Adding objectness boosts the performance of “BNN” by 20.9%, as shown in Table 3. The motion-based BNN with objectness achieves better results than previous methods using dual-branch CNNs [5, 16, 32]¹, in terms of \(\mathcal {J}\) Mean on the val split of DAVIS 2016.

The Embedding Graph. The embedding graph can be constructed in multiple ways depending on how the pairwise cost is defined and how graph nodes are linked in Table 4. Without the graph cut, the results match the “Obj-BNN” baseline in Table 3. We present \(\mathcal {J}\) Mean results with (77.6) and without (74.7) the CRF refinement. We then constructed the embedding graph without temporal edges. Three options for pairwise cost in Eq. (12) were tested: considering the similarity in embedding space only (row 2), the similarity in motion only (row 3), and both (row 4). We then explored adding different temporal dependencies to the full intra-frame model. We connected seeds in consecutive frames sparsely (row 5): for a seed pair from consecutive frames, we check the seed regions formed by the pixels closest to a seed. If their corresponding seed regions spatially overlap by at least one pixel, they are connected by a temporal edge. We also connected seeds in consecutive frames densely (row 6). The variants of embedding graph cut are evaluated by the \(\mathcal {J}\) Mean of the final segmentation with seed labels propagated to all pixels. Best performance is observed with both embedding and motion similarities considered and dense temporal edges.

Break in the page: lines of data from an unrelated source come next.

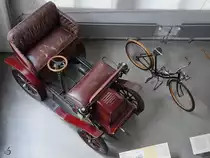 Beim Adler 4,5 PS Vis-á-Vis handelt es sich um das zweite Modell dieses Herstellers. (Verkehrszentrum des Deutschen Museums München, August 2020)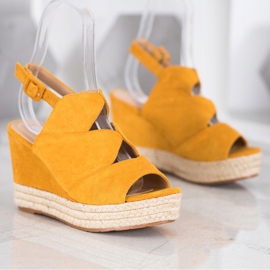 Small Swan Sandalias de cuña de moda amarillo 2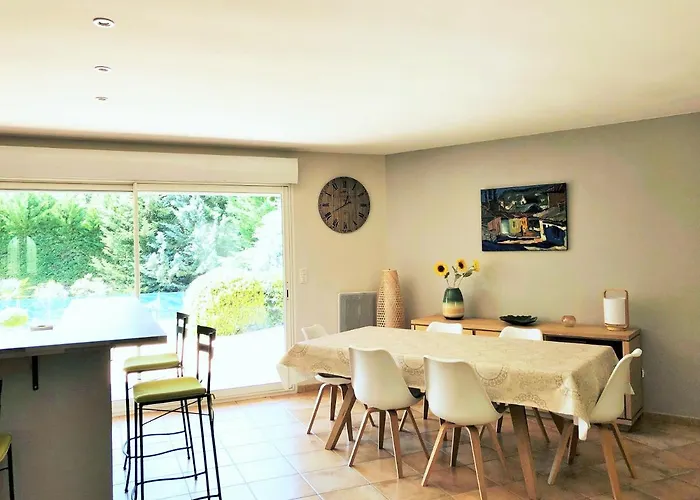 Villa Aux Cyprès Du Sud : Et Montagne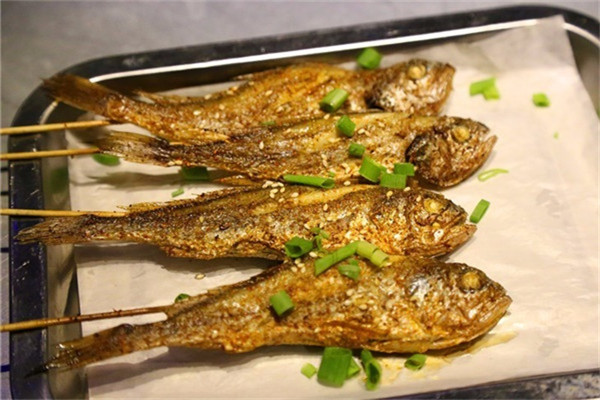 愛(ài)烤小黃魚(yú)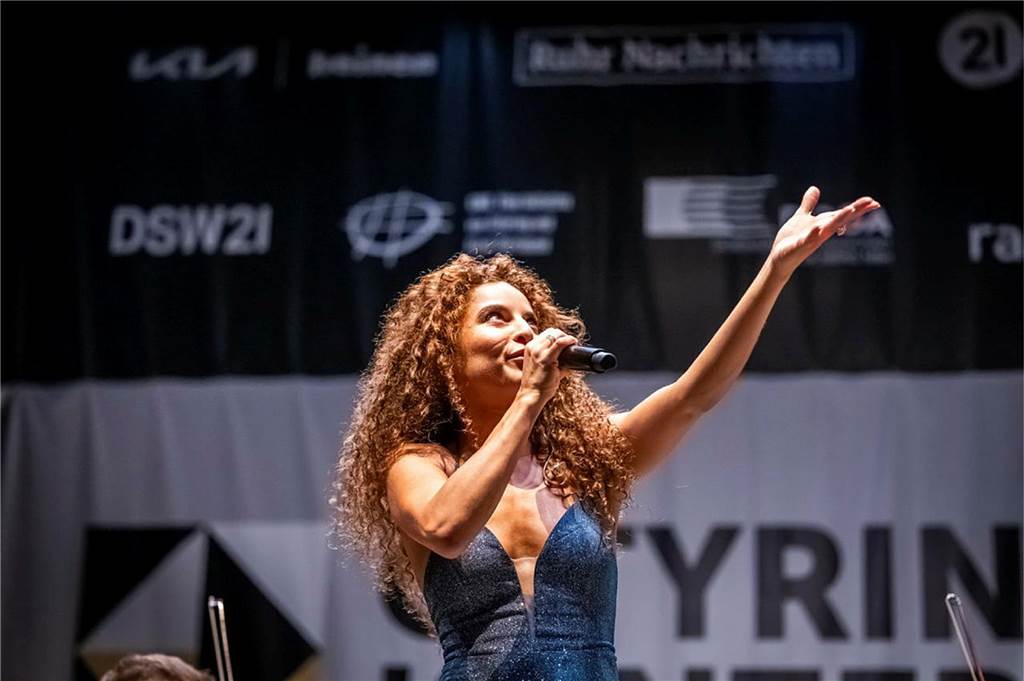 Filmmusik-Gala mit den Dortmunder Philharmonikern und mit Patricia Meeden auf dem Friedensplatz: Das Publikum war am Sonntagabend begeistert vom Abschluss der Cityring-Konzerte.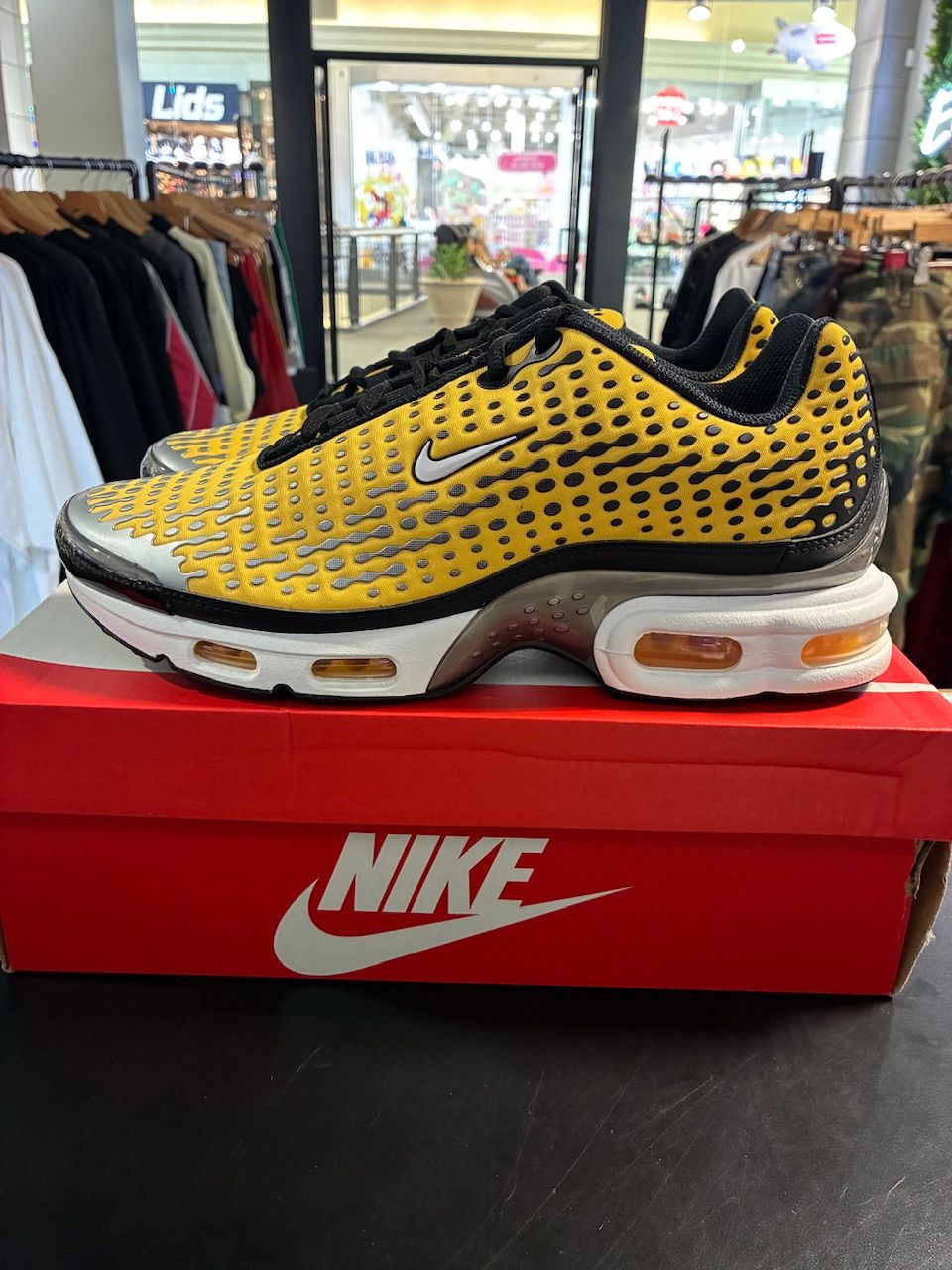 Nike Air Max Plus 7 Varsity Maize - Used/Worn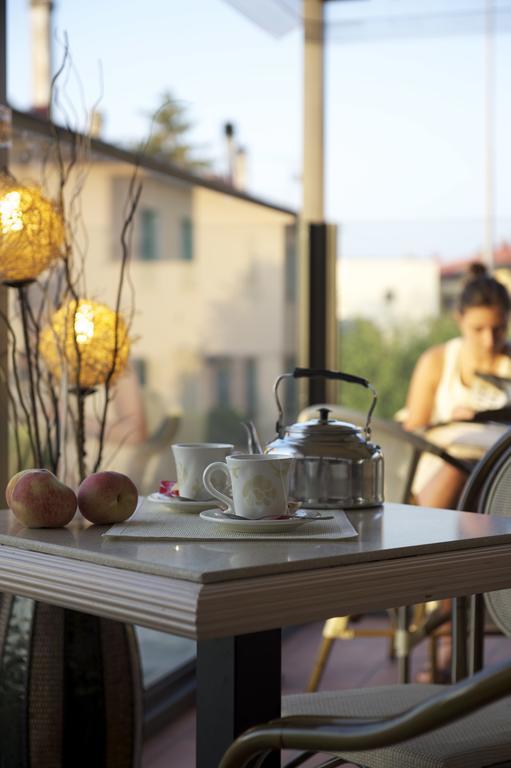 Holiday Rooms Antica Badia Volterra Exterior photo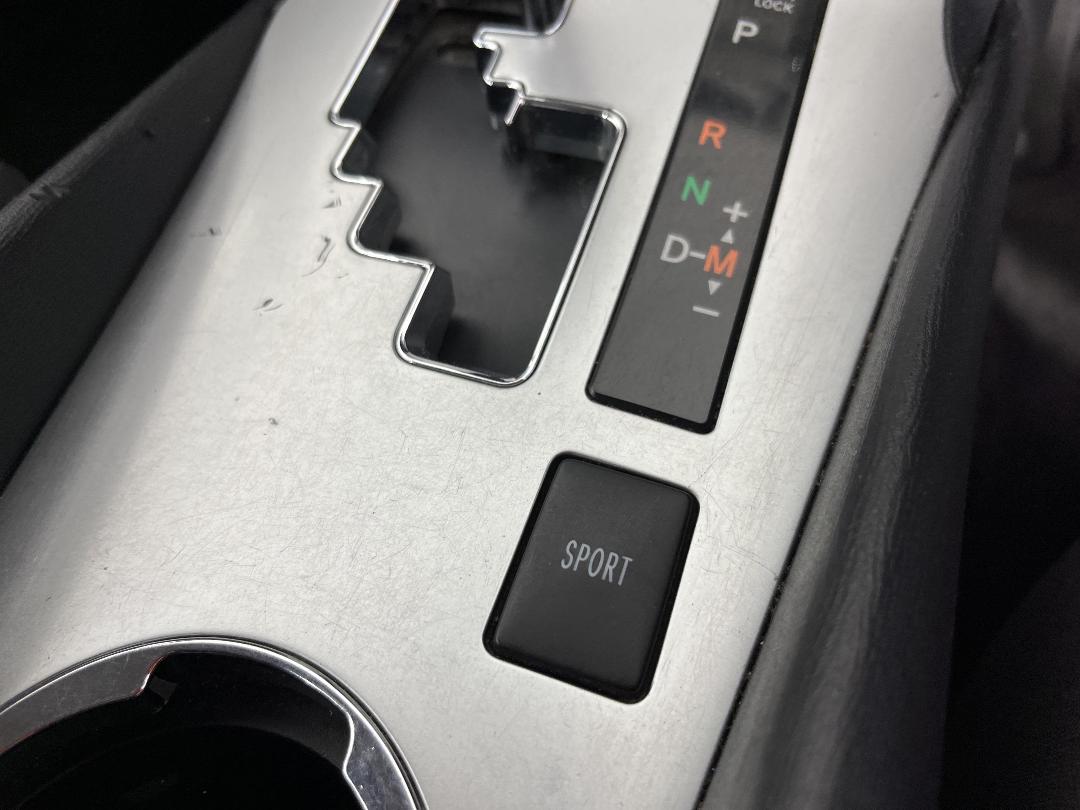 Photo '28' of Toyota Avensis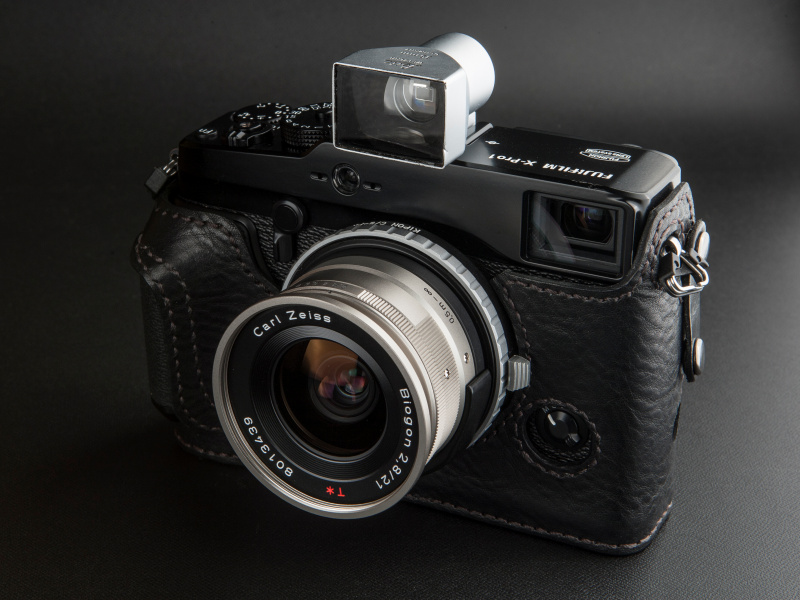 <b>シボ付きのマットなブラックレザーを使い、どことなくミリタリーな臭いがする</b>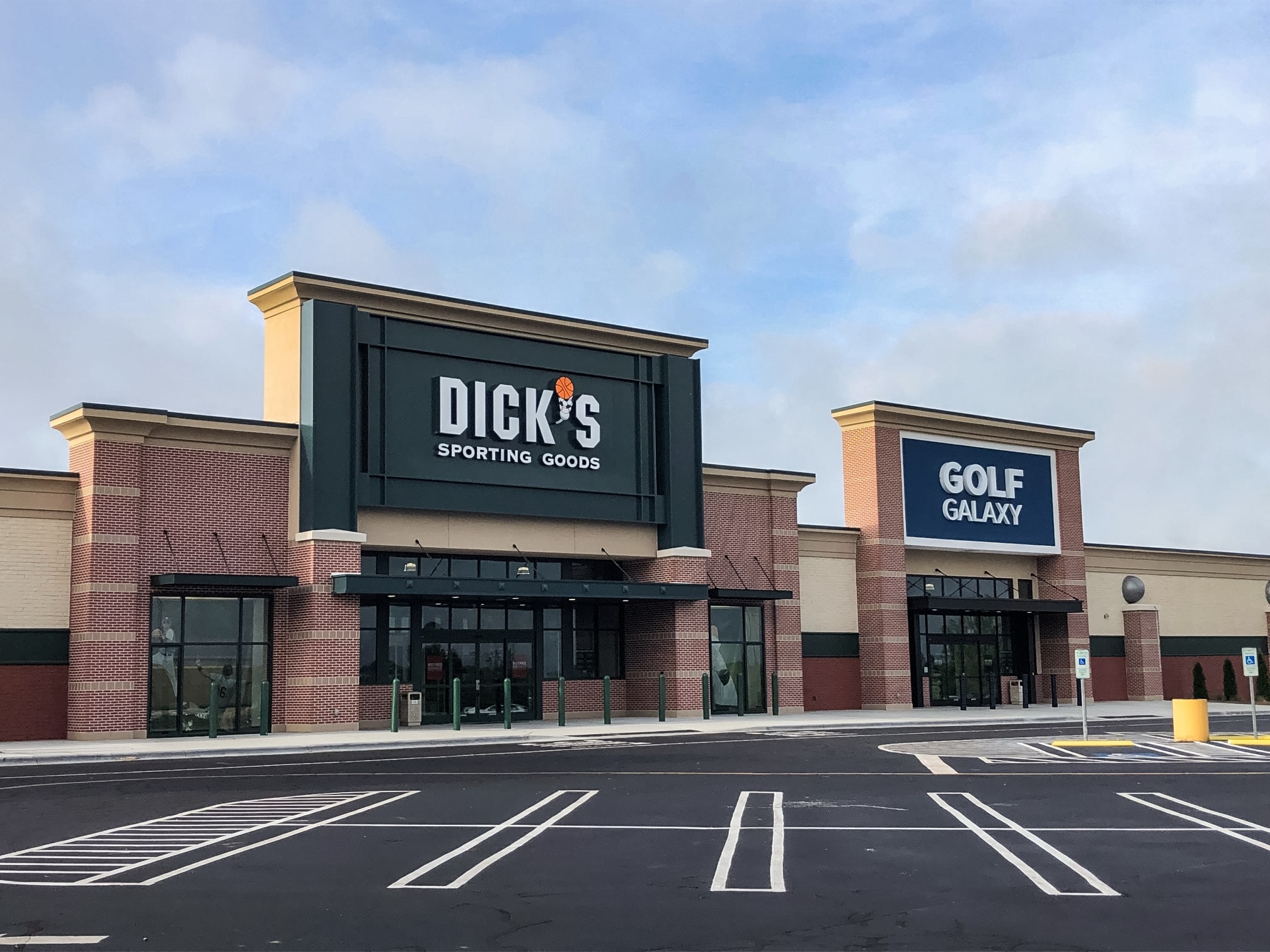 Dick's Sporting Goods Opens Its New Digs In Manchester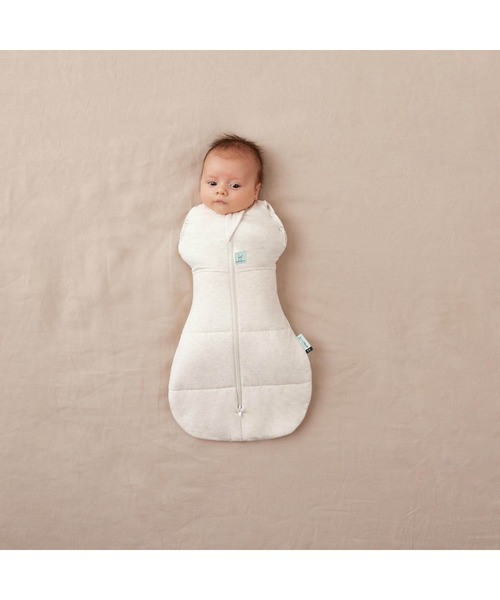 ergoPouch（エルゴポーチ）の「ergoPouch/コクーンスワドルバッグ 2.5TOG 新生児から寝返りが始まった赤ちゃん用 夜泣き対策（おくるみ・キッズ・ホワイト系その他/オートミール/ベビーピンク/ライトブルー・6MONTH/12MONTH/NewBorn/3MONTH）」の9枚目の写真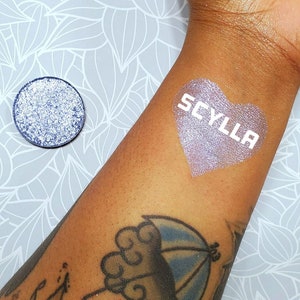 Scylla - Vegansk Pressad Highlighter Ögonskugga Blå Glitter bild 7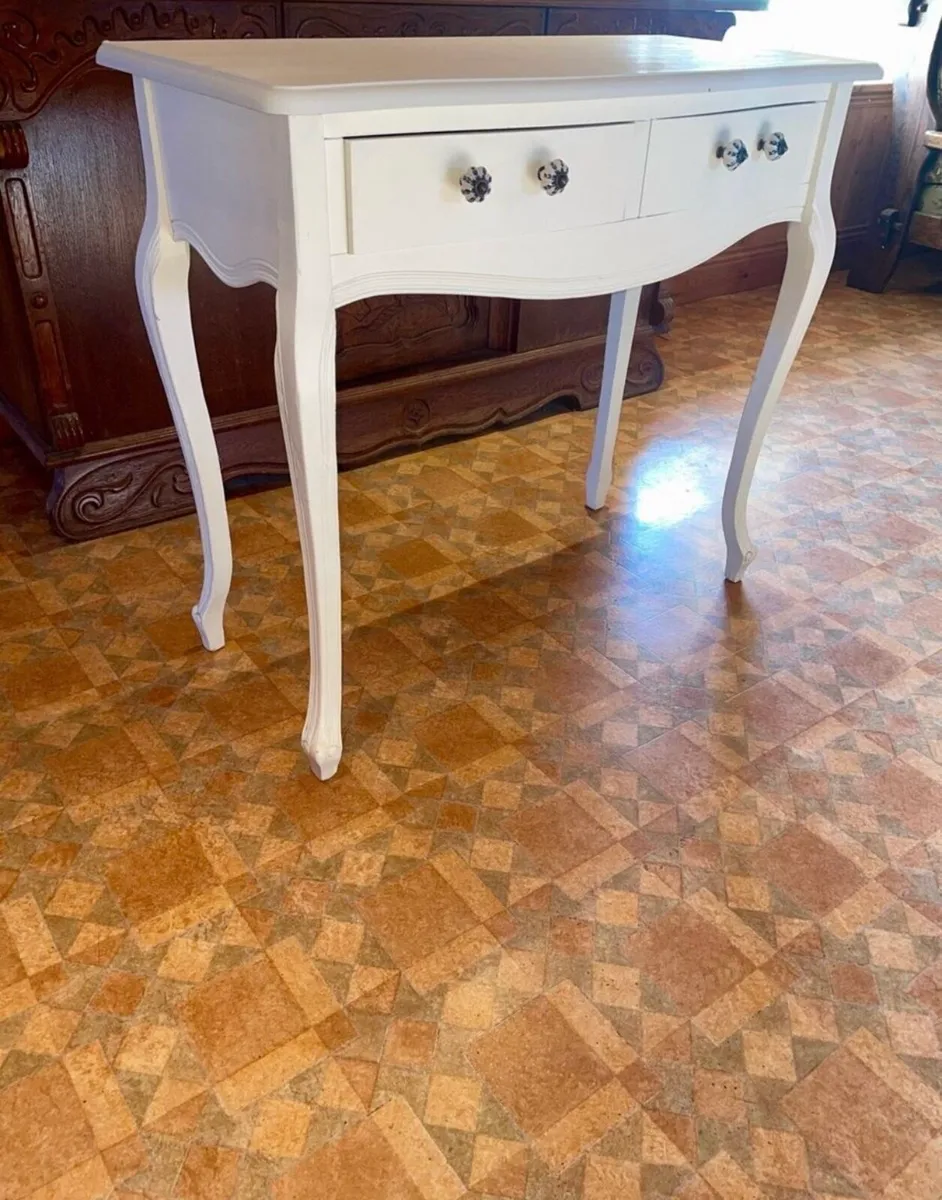 Beautiful Hall Table - Image 3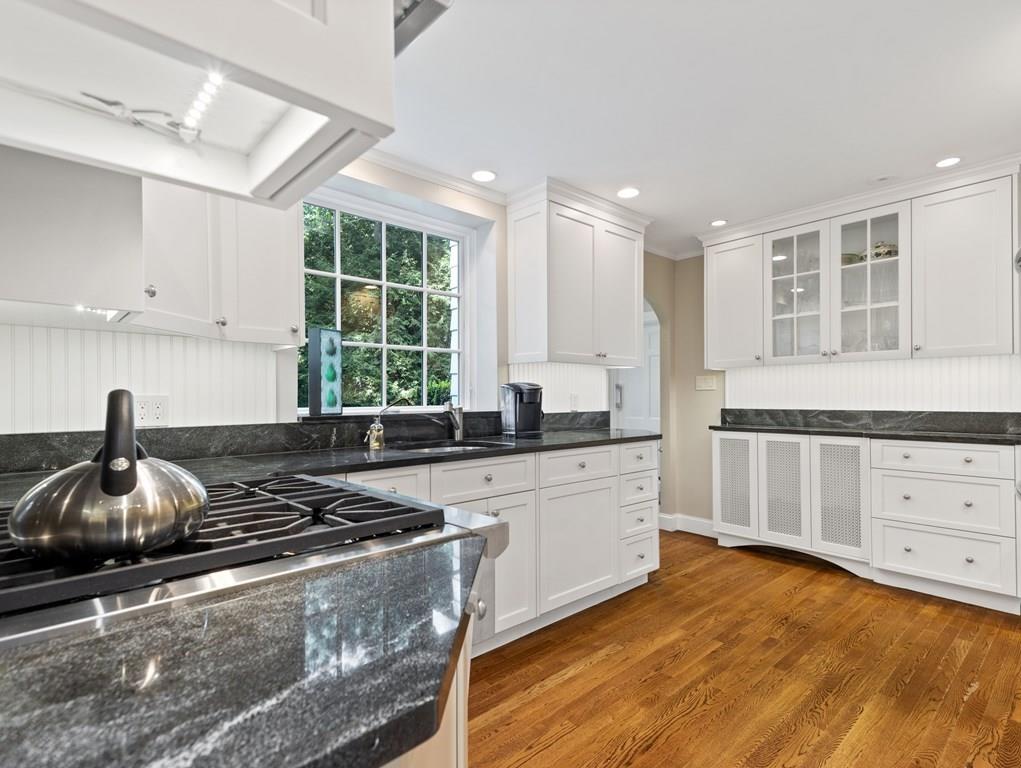 28 Boulder Road Wellesley, MA 02481 - Photo 9 of 21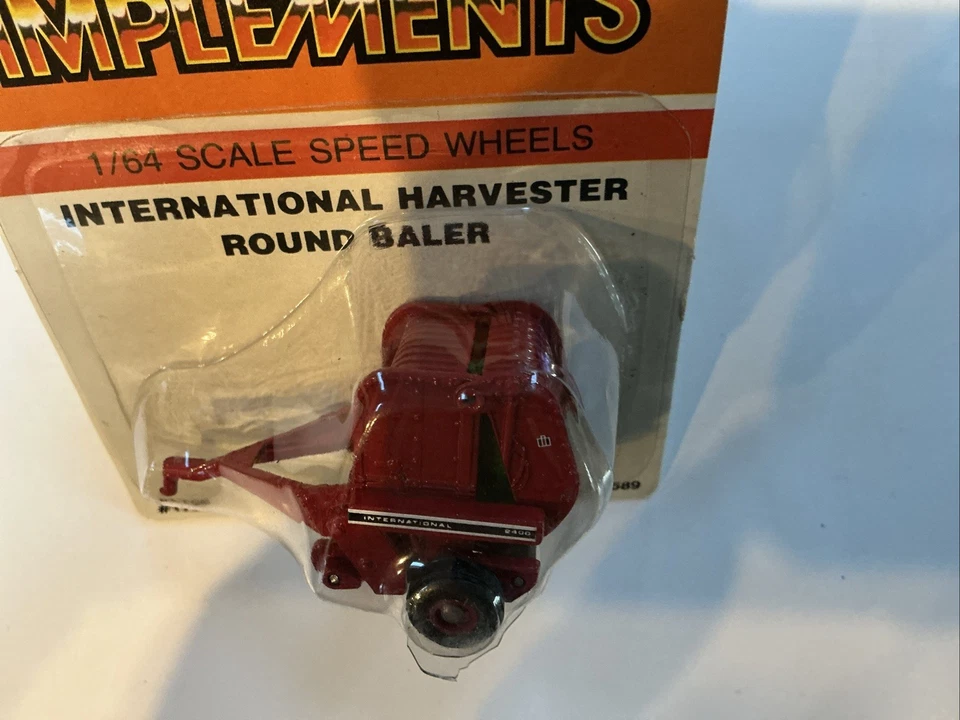 Ertl Die-Cast Implements 1/64 International IH Round Baler NIB - Image 2 of 3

Table 3. Performance comparison between results of the motion-based BNN and other dual-branch methods on DAVIS 2016 val split (without CRF refinement)

Table 4. Performance comparison of different pairwise costs and seed linking schemes. Motion similarity and dense temporal edges help to achieve better performance

Table 5. Building the embedding graph with different sets of consecutive frames for online and offline processing. Under the online scenario, we consider a temporal window of length (\(W+1\)) ending at frame t. For offline processing, a window of length (\(2W+1\)) centered at t is used. For label propagation, using seeds from the previous, the current and the following frames gives the optimal results. This group of variants is evaluated on DAVIS 2016 val set with \(\mathcal {J}\) Mean (without CRF) as the metric. Causal variants (i.e., for online processing) are marked by a star (“*”)

Online Processing. The capability to process videos online, where results are generated for frames within a fixed latency, is a desirable feature. Using only preceding frames² produces the shortest latency and is causal. To process the t-th frame online, the embedding graph is built within a frame window, using seeds from frames (\(t-W\)) to t for the causal case and (\(t-W\)) to (\(t+W\)) for the acausal case. As shown in Table 5, building the embedding graph with only the current and previous frames does not affect the performance much. Note that \(W=0\) eliminates temporal edges and gives the appropriately lower results matching Table 4. We also explore which frames are used for propagating labels from seeds to pixels in Eq. (13): in the top row, only the current frame is used to propagate labels; in the middle row, labels are propagated to pixels from seeds in the current and previous frames; in the bottom row, labels are propagated from the current, previous, and following frames. In the acausal case, we found that \(W=1\) gave the best performance, with seeds from the previous and the following frames included for label propagation.

5 Conclusions

A motion-based bilateral network (BNN) is proposed to reduce the false positives from static but semantically similar objects for the VOS problem in this paper. Based on optical flow and objectness scores, a BNN identifies regions with motion patterns similar to those of non-object regions, which help classify static objects as background. The estimated background obtained by the BNN is further integrated with instance embeddings for multi-frame reasoning. The integration is done by graph cut, and to improve its efficiency, we build a graph consisting of a set of sampled pixels called seeds. Finally, frames are segmented by propagating the label of seeds to remaining pixels. It is shown by experiments that the proposed method achieves the state-of-the-art performance in several benchmarking datasets.